Friday, November 13, 2009

why we're set apart part dos

hello again!

thanks for those who have responded to my first post and given me feedback (whether through chatting or telling me in person). i really appreciate it; plus, it encourages me to know that the things i write are somewhat comprehensible! haha

now, to continue with what i talked about from the first post...

like i said earlier, i really hate anything that has to do with my car due to all my past incidents. i was so confident that God wouldn't have anything else happen to my car, because i thought i had enough trying circumstances that are car related. but nope, God knows that my car is a big test of my dependency and trust in Him.

on the night my car got towed, i was getting very anxious and worried [because 1) at the time, i wasn't sure if my car had gotten stolen or not, and 2) all of my study materials for my next day midterm, laptop, phone, and wallet were in my car]. ribby, my sister, & mike were all at the house w/me at the time, and they were all trying to help me figure out where my car went. rib and my sister were trying to get a hold of the impound while mike talked to each neighbor to see if they called to get my car towed away. he even drove me around the neighborhood to see if the tow truck was still around with my car. after a couple hours of searching and making phone calls, there was no sign of my car. what was i going to do? i had no car, and i couldn't study for my exam. how could i ever be prepared for my midterm when it was already late at night?

the only thing i could do was to pray. i had no idea how i was going to be able to find my car, but after praying, i know that God's truth never changes.
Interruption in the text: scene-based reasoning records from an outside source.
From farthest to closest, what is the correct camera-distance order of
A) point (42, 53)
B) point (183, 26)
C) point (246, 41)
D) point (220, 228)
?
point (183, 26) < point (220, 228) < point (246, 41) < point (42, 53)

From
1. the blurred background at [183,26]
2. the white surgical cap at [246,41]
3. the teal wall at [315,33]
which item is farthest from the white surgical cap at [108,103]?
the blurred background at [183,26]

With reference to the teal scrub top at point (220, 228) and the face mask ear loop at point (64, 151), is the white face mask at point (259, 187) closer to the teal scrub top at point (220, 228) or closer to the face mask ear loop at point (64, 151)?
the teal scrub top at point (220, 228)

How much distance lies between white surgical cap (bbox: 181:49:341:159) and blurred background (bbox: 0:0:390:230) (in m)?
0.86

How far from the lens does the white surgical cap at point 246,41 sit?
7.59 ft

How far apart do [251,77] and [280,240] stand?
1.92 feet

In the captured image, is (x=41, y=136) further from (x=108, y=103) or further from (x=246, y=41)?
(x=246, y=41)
He purposely let this situation happen for my sake; this circumstance was for me to draw nearer to Him. and i trusted that. how could i deny that God is ALWAYS good? it's so easy to forget, and i know that as i was having my anxious moments, i was not believing that God was still good.

after i had a short time to myself, mike & my sister suggested that I email my professor to see if i could get an extension on my exam. ribby offered to take me to barnes & nobles to find the books i needed to study for my class. we even got some coffee, so that i could stay awake to study if i needed to. her generosity towards me by paying for both my books and drink really encouraged me and was a portion of why i really appreciated her. we decided to give another shot at calling the police to see if my car was towed. and thankfully, it was. haha, it's kind of funny to be saying how happy i am to have gotten my car towed, but it was such a relief to know that it wasn't stolen.

it was already past midnight, but my sister and mike (who both had work very early the next morning) were willing to take me to the impound. my car was only gone for a few hours, but the payment was pretty ridiculous. i was starting to imagine what kind of burden this would be to my parents, but mike and my sister were both reminding me that it was okay...that it's only money. they were right; i hold on too preciously to the "value" of money. also, during the time we had to wait outside for the towing man to get my car, my sister actually allowed me to rest my head on her shoulder. it seems kind of silly, but that was a huge deal for me. i always knew that my sister cared about me, but she's not the affectionate type towards me. so when she was okay with this head-resting-on-shoulder action, i was so thankful that she could comfort me in this way.

that night was super humbling. it was definitely a slap in the face that i just didn't go to God right away when my car had gone missing. and yet He still decided to pour His grace on me by giving me my car back, revealing to me how blessed I am to have my sister, Mike, and Rib in my life, and giving my professor the kindness to give me an extension on my exam. i praised God for this night. this isn't the exact scenario a person would see as a joyful event. but because we're set apart, i could rejoice in the fact that this event was to draw me nearer to God...to find dependency in Him alone...to see the importance of prayer...to trust in His goodness.

if it takes car accidents, tickets, and tows to bring me closer to Him, then God... bring them onto me.

1 comment:

  1. :) how encouraging...your last line reminded me of one of the most beautiful hymns, "Nearer My God to Thee"...miss you!!